I was wondering if there was a way to get untamed budgies back into the cage after letting them out. I like to allow freedom every now and then and its usually easy to get them.in with a perch when its just two of them. However, lately all 4 of them have gained the confidence to come.out and fly together and when that happens, it literally takes an entire day for them to get tired and go back on their own. They also will not let me near them when they are together.is it best to just leave them in the cage??


----------



## justmoira (Aug 29, 2014)

Definitely don't leave them in the cage all day every day. It's extremely important that birds get out and explore, not only for physical exercise but also mental exercise! 
When I first got my Lemon it was very hard to get her back in her cage. Sometimes I would resort to putting a big sprig of millet in the back of the cage to lure her in - this can teach her cage = good stuff. Sometimes I would put Sweetie in and she'd just follow. It's going to be difficult because you have the four, rather than just one or two, but it can be done. I'd probably start with watching their habits outside of the cage, and whenever they go near or in the cage during their free time give that bird a treat and congratulate them and make a big fuss about how happy you are with them. Figure out what key phrase you want to use - I use 'go home'. When I was starting I would give Lemon the treat and say 'Good girl! You 'go home'! so good!'. Now I can just say "Go home!' and both birds will fly right to their cage and I'll give them a treat. 

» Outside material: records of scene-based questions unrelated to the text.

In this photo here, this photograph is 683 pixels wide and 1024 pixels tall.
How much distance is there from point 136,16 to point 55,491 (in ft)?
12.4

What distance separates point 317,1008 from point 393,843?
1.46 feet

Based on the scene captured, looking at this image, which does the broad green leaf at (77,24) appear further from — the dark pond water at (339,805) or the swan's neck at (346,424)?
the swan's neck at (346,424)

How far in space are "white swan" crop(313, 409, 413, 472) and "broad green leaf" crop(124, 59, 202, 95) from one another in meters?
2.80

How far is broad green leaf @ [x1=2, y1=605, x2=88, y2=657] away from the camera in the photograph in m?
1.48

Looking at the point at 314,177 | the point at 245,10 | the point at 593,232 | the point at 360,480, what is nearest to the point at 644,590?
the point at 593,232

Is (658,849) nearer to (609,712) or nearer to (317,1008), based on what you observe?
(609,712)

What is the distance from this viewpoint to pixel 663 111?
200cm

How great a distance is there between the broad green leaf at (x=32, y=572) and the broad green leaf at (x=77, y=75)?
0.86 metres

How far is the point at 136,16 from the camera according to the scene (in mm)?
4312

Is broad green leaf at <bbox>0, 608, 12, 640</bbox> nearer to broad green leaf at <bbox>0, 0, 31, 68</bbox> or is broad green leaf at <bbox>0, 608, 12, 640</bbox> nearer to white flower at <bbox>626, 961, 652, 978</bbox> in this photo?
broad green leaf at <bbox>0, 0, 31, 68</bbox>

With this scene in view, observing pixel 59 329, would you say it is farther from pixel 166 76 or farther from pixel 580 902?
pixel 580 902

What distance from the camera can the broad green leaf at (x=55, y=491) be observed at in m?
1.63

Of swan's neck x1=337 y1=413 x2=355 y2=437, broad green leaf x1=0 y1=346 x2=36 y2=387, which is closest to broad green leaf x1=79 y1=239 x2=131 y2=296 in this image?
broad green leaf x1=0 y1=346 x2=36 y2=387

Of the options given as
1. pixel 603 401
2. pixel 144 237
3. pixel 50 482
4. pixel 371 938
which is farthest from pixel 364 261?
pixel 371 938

Where you wanting to train them overall or just for this one specific thing?


----------



## Double_budgiee (Oct 8, 2018)

I am trying to train all four of them yes, but i know how long it takes and i hate to leave them in the cage until i can handle them. I have had 4 birds before. (I started with one that died of old age, then i had 2 more budgies, and after that i had a cockatiel) i have not had 4 at once before but i do have enough basic experience and patience to know how to care for them. I just hate to have to chase them (slowly) just to get them back into the cage. Millet hasn't been a good incentive for them. They love it but they just won't equate it with something good and will only eat it from the container. I rarely give them millet, maybe about once every 2 weeks? I wait so long because when i give them millet, they completely ignore their food and eat all the millet in a day. So i am not quite sure. Im just looking for an easier or more effective way to return them to the cage without losing their trust or time


----------



## FaeryBee (May 9, 2011)

*When you give your budgies millet, you should only be giving them one or two of the little millet balls each.

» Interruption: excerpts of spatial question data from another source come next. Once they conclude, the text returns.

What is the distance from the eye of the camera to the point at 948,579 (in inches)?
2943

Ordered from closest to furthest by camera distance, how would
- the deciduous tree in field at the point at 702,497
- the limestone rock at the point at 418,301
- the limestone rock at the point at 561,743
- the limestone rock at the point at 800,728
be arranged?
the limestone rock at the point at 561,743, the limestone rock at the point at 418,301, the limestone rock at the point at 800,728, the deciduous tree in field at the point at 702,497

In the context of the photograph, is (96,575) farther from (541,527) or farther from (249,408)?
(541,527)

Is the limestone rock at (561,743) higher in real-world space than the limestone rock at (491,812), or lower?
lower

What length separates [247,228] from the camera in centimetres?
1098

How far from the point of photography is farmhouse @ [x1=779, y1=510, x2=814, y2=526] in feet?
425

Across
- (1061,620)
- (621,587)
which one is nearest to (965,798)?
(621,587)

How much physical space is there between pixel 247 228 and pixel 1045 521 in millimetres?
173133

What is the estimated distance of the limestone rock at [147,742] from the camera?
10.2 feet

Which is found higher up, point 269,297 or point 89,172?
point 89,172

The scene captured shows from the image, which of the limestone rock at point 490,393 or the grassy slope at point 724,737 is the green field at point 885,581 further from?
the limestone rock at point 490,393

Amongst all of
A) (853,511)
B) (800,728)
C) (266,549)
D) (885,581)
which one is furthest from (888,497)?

If millet doesn't work for you as an incentive, then find a special treat they enjoy and try using that.

I have untamed budgies that go back in their cage because I've used positive reinforcement training to teach them they will get a reward when they do so.

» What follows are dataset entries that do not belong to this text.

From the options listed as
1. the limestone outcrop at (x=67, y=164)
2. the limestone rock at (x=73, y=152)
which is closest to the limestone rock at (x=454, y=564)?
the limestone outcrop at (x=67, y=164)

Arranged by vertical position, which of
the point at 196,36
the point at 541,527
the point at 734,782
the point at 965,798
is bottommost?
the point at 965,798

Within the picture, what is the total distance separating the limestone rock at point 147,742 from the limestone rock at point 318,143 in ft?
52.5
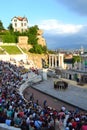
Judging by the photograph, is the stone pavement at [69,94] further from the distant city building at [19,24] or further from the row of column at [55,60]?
the distant city building at [19,24]

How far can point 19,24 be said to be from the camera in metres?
A: 84.1

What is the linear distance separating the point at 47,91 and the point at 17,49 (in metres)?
26.8

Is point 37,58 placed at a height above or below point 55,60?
above

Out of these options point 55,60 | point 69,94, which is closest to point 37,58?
point 55,60

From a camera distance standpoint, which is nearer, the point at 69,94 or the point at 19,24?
the point at 69,94

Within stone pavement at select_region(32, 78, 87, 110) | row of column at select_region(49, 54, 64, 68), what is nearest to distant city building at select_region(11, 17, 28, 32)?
row of column at select_region(49, 54, 64, 68)

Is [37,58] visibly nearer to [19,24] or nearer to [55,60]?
[55,60]

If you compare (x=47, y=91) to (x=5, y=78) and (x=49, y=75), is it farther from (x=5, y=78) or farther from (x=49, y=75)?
(x=49, y=75)

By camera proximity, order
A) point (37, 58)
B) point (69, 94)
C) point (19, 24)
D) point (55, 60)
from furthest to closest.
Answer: point (19, 24) → point (55, 60) → point (37, 58) → point (69, 94)

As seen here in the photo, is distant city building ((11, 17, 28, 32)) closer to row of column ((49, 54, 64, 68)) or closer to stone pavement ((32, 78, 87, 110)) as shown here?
row of column ((49, 54, 64, 68))

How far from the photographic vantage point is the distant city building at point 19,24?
277 feet

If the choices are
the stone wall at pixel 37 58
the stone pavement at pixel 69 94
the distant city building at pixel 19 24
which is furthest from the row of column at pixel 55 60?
the stone pavement at pixel 69 94

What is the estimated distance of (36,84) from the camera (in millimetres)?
41438

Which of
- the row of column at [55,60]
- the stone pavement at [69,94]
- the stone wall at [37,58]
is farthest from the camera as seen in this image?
the row of column at [55,60]
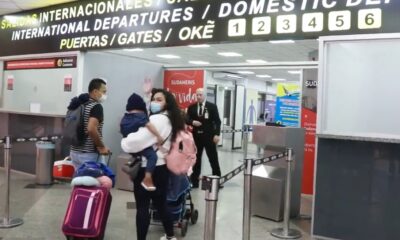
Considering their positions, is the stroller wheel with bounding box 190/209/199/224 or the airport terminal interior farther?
the stroller wheel with bounding box 190/209/199/224

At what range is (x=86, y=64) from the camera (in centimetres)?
522

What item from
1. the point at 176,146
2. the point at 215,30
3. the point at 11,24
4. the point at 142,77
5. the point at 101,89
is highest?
the point at 11,24

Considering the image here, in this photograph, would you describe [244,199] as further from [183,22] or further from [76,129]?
[183,22]

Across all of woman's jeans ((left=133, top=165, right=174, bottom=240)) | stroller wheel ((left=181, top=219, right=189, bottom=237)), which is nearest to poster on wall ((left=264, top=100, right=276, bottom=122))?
stroller wheel ((left=181, top=219, right=189, bottom=237))

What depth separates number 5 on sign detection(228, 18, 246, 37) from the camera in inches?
159

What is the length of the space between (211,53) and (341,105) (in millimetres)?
7966

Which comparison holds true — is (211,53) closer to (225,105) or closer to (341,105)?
(225,105)

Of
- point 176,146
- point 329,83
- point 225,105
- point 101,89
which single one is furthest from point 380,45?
point 225,105

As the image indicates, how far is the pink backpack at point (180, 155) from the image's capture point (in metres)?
2.97

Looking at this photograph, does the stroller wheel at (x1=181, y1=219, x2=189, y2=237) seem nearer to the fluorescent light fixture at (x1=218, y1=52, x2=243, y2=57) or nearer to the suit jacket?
the suit jacket

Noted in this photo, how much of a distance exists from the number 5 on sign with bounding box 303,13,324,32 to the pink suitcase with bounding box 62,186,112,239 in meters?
2.33

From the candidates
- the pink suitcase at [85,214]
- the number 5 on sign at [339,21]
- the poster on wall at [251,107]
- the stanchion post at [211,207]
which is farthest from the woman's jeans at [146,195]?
the poster on wall at [251,107]

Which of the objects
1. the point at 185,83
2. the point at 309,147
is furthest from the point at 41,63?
the point at 309,147

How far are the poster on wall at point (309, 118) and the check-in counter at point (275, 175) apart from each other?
106cm
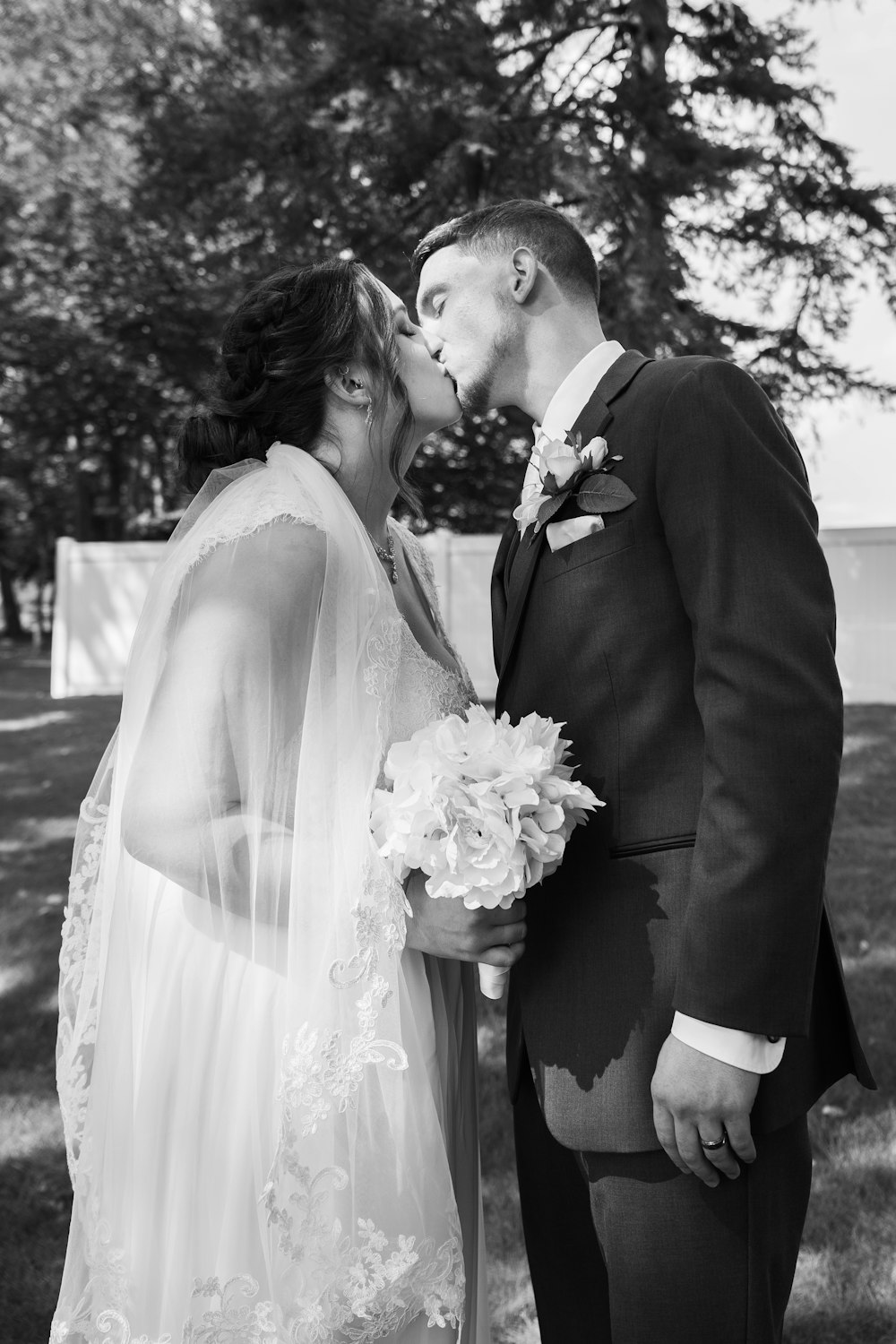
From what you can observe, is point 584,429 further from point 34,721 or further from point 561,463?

Initially, when I was ready for them to go back in the cage I would first dim the lights and pull down the shades in the room. If the radio or TV was on, I turned it off.

Then I would stand by their cage and ringing the bell on one of their toys while telling them, "It's time to go in your cage now!"

Once they went back into the cage, they were given a small bit of millet.

This method worked well and they now go in the cage when asked to do so without the lights being dimmed or the blinds lowered and the TV or radio can stay on.

Getting their millet reward is the best part of "going back home" for my birds! *


----------